FAQ: Integral of sqrt(1+x^2)/x: Help Solving w/ Trig Substitution

What is an integral?

An integral is a mathematical concept that represents the area under a curve on a graph. It is the inverse operation of differentiation and is used to find the original function when its derivative is known.

What is a trigonometric substitution?

A trigonometric substitution is a technique used in calculus to simplify integrals involving expressions with square roots, by substituting a trigonometric function for the variable. It is particularly useful in solving integrals with square roots of sums or differences of squares.

How do you use trigonometric substitution to solve an integral?

To use trigonometric substitution, you need to identify a part of the expression that resembles a trigonometric identity. Then, choose an appropriate substitution such that when you substitute it into the integral, it simplifies the expression and makes it easier to solve. After solving the integral, remember to substitute back the original variable and simplify the answer.
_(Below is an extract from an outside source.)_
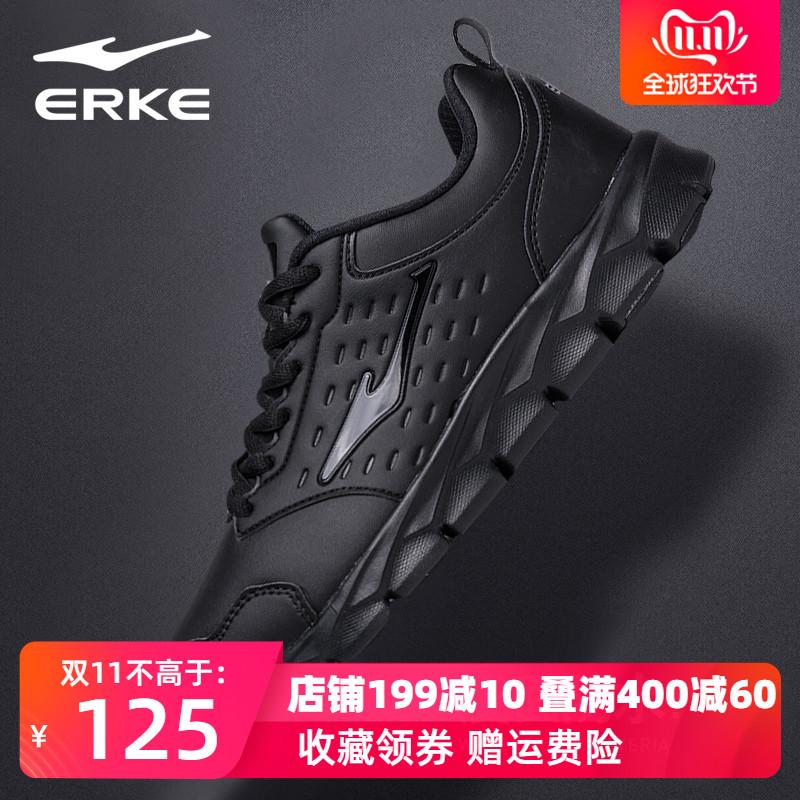 鸿星尔克男鞋运动鞋皮面2019新款冬季休闲鞋子品牌黑色纯黑跑步鞋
Why is it helpful to use trigonometric substitution in this integral?

The expression in this integral, sqrt(1+x^2)/x, contains a square root of a sum of squares. By using a trigonometric substitution, we can convert it into a simpler expression involving a trigonometric function, which makes it easier to solve. This technique can also be used to solve other integrals with square roots of sums or differences of squares.

Are there any particular trigonometric identities that are commonly used in trigonometric substitution?

Yes, there are three commonly used trigonometric identities in trigonometric substitution: sin^2(x) + cos^2(x) = 1, sec^2(x) = tan^2(x) + 1, and tan^2(x) + 1 = sec^2(x). These identities are helpful in simplifying expressions with squares or square roots of trigonometric functions.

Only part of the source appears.